:: DIRECTION ::
Copy out the lines between the one holding "From the given choices" and the one holding "A: window at", inclusive, reproducing each of them without any change.

--*--

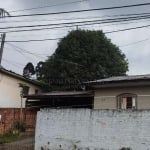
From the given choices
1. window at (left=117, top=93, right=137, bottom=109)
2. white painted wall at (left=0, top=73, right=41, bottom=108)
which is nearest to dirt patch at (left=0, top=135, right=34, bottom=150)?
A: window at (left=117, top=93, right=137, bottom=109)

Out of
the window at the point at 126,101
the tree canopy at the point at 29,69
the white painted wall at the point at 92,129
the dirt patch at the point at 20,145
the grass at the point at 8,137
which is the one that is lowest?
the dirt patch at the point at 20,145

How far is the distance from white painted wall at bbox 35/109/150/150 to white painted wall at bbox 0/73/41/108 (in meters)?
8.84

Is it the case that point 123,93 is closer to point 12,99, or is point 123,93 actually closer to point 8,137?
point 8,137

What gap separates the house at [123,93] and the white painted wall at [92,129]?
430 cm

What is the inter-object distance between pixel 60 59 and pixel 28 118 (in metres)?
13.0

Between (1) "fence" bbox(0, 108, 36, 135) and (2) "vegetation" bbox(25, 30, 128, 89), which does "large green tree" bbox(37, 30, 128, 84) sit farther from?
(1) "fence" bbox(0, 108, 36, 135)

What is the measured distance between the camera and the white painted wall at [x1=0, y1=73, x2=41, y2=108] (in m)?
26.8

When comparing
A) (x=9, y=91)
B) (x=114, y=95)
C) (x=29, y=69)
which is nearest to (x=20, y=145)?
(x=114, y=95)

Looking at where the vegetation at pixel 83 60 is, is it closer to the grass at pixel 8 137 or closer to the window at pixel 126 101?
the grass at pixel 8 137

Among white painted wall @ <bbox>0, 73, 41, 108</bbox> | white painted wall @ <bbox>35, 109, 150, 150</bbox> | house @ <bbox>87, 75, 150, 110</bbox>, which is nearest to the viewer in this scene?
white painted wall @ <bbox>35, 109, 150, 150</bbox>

--*--

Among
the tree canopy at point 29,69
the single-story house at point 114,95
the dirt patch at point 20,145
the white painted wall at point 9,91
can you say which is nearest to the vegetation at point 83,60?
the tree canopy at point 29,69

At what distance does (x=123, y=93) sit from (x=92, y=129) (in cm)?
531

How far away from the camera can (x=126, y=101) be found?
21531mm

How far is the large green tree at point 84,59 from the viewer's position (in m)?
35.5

--*--

:: TASK OUTPUT ::
From the given choices
1. window at (left=117, top=93, right=137, bottom=109)
2. white painted wall at (left=0, top=73, right=41, bottom=108)
which is nearest to dirt patch at (left=0, top=135, right=34, bottom=150)?
A: window at (left=117, top=93, right=137, bottom=109)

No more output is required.